Année politique Suisse 1988 : Chronique générale / Politique étrangère suisse
 
Exportations contestées
Les livraisons d'armement et de matériel de guerre ont régressé en 1988 puisqu'elles ont constitué 0,7% du total des exportations suisses contre 0,86% en 1987. Leur montant s'est élevé à 504,4 millions de francs (contre 578,3 millions en 1987, soit une diminution de 12,8%). Les principaux acheteurs ont été le Nigéria (105,8 millions de francs), l'Allemagne fédérale (79,7 millions), l'Arabie séoudite (59,1 millions), l'Autriche (31,4 millions), le Canada (27 millions), les Etats-Unis (27 millions) et la Thaïlande (20,1 millions). Si l'on se réfère à ces chiffres, l'on constate que près de la moitié des achats d'armes ont été effectués par des pays en développement. Cette proportion est, selon Amnesty International, trop élevée. Durant les douzes dernières années, le volume des exportations d'armes par rapport au total des ventes suisses à l'étranger a varié entre 1,3% en 1976 et 0,65% en 1984 [107].
Lors de l'examen du rapport de gestion 1987, plusieurs députés socialistes, écologistes et indépendants s'en sont véhémentement pris à la loi fédérale sur l'exportation de matériel de guerre. Ainsi le député Weder (adi, BS), par le biais d'un postulat, a demandé le renforcement des dispositions de la norme précitée afin d'éviter que des entreprises suisses ne soient impliquées dans des scandales liés au trafic d'armes.

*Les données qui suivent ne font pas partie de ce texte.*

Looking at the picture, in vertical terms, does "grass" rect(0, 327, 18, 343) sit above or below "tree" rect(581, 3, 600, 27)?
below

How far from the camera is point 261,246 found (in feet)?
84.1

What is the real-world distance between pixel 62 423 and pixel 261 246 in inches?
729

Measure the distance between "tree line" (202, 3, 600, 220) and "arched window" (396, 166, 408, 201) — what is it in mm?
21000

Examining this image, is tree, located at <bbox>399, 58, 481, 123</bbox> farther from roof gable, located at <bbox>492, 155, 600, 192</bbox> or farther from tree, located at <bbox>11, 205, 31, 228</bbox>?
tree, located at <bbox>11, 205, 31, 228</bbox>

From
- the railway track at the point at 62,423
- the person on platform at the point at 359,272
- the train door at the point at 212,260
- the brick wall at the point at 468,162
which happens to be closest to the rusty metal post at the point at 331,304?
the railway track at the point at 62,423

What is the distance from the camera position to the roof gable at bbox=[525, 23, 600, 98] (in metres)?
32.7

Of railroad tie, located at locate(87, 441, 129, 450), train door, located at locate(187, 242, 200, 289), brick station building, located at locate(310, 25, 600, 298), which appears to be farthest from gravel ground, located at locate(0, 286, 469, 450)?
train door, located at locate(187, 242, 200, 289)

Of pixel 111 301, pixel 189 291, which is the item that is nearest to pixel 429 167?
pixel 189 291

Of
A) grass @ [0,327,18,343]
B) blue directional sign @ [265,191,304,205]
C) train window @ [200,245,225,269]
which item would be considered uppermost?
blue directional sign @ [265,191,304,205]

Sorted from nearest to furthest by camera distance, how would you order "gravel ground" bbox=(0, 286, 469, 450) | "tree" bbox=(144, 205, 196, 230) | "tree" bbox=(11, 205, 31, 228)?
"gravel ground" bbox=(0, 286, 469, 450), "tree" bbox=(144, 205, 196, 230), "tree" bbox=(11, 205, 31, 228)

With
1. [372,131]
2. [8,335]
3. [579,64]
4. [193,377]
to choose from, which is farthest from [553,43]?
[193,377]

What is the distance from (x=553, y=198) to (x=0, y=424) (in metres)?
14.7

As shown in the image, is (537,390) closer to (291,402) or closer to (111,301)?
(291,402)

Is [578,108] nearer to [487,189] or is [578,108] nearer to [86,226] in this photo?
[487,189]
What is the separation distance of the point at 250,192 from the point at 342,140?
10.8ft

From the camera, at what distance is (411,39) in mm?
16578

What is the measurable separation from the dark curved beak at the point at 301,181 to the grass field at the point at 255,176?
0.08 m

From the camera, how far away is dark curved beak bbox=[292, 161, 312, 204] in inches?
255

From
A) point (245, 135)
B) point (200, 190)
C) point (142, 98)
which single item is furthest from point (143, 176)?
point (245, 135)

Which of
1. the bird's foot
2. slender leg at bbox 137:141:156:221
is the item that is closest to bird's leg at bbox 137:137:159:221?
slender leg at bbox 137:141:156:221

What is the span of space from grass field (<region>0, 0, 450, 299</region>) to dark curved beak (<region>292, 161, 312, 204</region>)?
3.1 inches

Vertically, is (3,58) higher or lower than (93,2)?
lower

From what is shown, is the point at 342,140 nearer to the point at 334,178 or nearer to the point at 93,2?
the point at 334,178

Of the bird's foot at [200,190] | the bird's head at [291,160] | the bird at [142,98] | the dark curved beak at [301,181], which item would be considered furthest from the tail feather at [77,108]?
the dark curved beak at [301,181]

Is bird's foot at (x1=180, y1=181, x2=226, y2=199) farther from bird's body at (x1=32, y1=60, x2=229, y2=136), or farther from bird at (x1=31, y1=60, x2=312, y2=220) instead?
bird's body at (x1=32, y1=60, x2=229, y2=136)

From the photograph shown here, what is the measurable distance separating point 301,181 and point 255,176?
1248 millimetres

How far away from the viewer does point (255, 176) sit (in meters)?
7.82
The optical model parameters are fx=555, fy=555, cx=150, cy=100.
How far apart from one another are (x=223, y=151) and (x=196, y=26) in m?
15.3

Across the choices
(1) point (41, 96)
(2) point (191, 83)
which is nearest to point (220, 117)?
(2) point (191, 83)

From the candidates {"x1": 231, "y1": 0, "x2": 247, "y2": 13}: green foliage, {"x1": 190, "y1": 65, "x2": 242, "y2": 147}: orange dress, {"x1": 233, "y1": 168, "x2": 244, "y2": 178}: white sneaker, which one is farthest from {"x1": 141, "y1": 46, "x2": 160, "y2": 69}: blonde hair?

De même, les conseillers nationaux Carobbio (psa, TI) et Braunschweig (ps, ZH), par leurs interpellations, se sont intéressés au trafic de matériel de guerre, notamment à destination de l'Iran. Le Conseil fédéral, par l'intermédiaire d'Arnold Koller, a fait savoir qu'il n'entendait pas renforcer la législation sur les exportations d'armes car celle-ci est, au niveau international, l'une des plus sévères. De surcroît, l'industrie helvétique d'armement ne peut pas exister, selon le gouvernement, sans disposer de capacités d'exportation. Enfin – en rapport avec les souhaits de ces parlementaires liés aux armes vendues en Suisse mais n'y transitant pas – il estime de mauvais aloi de rendre les lois suisses valables extraterritorialement. Les arguments du Conseil fédéral ont été entendus puisque la chambre basse a rejeté le postulat Weder par 61 voix contre 47 [108]. L'initiative parlementaire Longet (ps, GE), visant à limiter l'exportation de matériel civil si l'on peut supposer qu'il servira à des fins militaires est, quant à elle, toujours en suspens. Mais la commission du Conseil national a d'ores et déjà proposé à sa chambre de ne pas lui donner suite [109].
Par ailleurs, le Ministère public de la Confédération a ouvert une enquête préliminaire concernant la Société suisse des explosifs (SSE), suite aux révélations faites par deux quotidiens alémaniques, le Tages-Anzeiger et le Bund. Selon celles-ci, la SSE – sise à Gamsen (VS) – pourrait avoir violé la loi sur l'exportation d'armes en participant à un trafic illicite à destination de l'Iran et de l'Irak, via le Maroc [110].
 
[107] JdG, LNN et TW, 28.1.89.
[108] BO CN, 1988, p. 625 ss.; presse du 10.6.88.
[109] Délib. Ass. féd., 1988, II, p. 22.; NZZ, 23.11.88.
[110] TA et Bund, 2.4.88. Le Maroc a la réputation d'être un pays de transit détournant les embargos d'armes frappant l'Iran et l'Irak (Suisse, 3.4.88; Lib., 7.4.88; JdG, 8.4.88.).